2.2.4. The Right-Hand Side of the Model (Figure 1)

• Two levels of infection severity were considered for the Delta variant: either similar to the severity of the Alpha variant (hosp-same) $p_{I_{ss},\delta }=p_{I_{ss},\alpha }$, or higher with a hazard ratio of hospitalization of 1.5 (hosp-more) $p_{I_{ss},\delta }=1-{(1-p_{I_{ss},\alpha })}^{1.5}$.

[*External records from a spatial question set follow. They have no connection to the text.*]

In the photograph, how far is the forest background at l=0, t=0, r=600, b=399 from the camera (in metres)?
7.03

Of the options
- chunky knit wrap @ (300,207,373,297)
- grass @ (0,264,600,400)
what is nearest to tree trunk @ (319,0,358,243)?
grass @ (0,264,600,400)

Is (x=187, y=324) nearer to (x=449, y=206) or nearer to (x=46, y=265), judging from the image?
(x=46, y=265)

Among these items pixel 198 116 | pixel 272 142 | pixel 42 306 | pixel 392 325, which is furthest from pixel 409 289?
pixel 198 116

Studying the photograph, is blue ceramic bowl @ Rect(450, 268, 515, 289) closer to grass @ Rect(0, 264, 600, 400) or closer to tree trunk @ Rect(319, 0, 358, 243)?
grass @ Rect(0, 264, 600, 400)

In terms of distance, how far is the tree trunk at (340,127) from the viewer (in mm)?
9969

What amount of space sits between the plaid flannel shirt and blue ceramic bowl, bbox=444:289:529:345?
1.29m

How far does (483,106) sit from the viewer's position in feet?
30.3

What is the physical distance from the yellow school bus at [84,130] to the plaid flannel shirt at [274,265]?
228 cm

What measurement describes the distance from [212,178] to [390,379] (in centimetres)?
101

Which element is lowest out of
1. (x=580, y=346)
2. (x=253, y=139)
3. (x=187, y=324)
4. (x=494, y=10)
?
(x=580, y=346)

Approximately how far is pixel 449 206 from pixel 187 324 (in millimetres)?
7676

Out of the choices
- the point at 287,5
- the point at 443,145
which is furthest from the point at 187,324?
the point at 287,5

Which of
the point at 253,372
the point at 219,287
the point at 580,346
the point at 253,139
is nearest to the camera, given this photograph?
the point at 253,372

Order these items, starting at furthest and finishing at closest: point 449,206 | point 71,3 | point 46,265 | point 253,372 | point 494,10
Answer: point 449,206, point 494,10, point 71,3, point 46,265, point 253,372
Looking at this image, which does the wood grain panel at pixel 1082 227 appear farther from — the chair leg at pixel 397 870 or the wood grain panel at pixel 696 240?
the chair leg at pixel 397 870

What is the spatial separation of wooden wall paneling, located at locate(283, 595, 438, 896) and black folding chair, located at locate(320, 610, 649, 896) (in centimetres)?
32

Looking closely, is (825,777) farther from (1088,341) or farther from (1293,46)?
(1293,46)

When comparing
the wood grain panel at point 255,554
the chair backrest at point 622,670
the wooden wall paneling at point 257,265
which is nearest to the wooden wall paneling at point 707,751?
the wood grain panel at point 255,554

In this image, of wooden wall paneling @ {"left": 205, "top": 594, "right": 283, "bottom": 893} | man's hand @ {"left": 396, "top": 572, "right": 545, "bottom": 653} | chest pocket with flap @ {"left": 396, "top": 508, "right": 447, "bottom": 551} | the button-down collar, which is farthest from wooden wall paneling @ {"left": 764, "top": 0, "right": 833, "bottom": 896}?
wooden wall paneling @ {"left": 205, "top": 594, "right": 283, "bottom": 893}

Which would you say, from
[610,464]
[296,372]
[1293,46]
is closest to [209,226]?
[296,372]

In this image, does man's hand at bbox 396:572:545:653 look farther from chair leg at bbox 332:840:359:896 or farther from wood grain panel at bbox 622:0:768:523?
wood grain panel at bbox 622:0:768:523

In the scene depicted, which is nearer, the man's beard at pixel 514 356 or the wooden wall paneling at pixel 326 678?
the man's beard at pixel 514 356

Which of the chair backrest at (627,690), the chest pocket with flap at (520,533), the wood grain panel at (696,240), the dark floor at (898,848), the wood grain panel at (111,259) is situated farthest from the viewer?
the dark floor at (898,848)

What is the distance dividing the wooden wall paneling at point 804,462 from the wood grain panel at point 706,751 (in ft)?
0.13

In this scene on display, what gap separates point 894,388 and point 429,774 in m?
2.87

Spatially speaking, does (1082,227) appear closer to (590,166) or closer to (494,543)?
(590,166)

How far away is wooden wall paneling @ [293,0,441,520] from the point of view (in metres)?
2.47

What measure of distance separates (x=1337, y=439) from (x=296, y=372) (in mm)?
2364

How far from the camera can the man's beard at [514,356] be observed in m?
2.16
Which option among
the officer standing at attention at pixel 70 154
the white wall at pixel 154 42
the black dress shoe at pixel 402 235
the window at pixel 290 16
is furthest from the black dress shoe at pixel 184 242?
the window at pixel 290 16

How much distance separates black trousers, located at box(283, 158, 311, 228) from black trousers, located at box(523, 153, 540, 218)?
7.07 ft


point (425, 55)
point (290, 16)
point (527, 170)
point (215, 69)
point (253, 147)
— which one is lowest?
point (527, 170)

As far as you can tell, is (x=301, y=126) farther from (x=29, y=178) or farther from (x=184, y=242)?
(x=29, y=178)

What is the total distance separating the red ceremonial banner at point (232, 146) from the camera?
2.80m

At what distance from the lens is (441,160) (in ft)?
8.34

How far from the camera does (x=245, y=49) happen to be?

• The reduction in the severity of infection after vaccination was specified as follows. It combined, after a second injection of vaccine in previously uninfected individuals (or after a single injection in previously infected individuals), an initial 95% reduction in the risk of hospitalization with a linear decrease of this reduction so as to obtain a value of 0.88 or 0.78 six months later with optimistic and pessimistic immunity decrease, respectively. After a booster dose of vaccine in previously uninfected individuals (third injection) or in previously infected individuals (second injection), a 95% reduction in the risk of hospitalization was set without change over time.

3. Results

3.1. Immunity Decrease, Infection Severity, and NPIs

Table 3 shows the results of simulations in case all previously vaccinated persons receive a booster dose, all initially vaccine-refractory persons still refuse the vaccine, and children under 12 years of age are not vaccinated. With intensive vs. moderate NPIs, the number of deaths would be at least halved, but, with extended vs. intensive NPIs, the additional decrease would be 11 to 20%. With moderate NPIs, more deaths would occur in case of higher infection severity. The effect of infection severity would be attenuated if intensive or extended NPIs were applied. Similar results would be seen whatever the degree of immunity decrease.

Table 3.

Number of deaths $\pm SEM$ over 400 days in hypothetical combinations of non-pharmaceutical intervention levels, immunity decrease, and infection severity.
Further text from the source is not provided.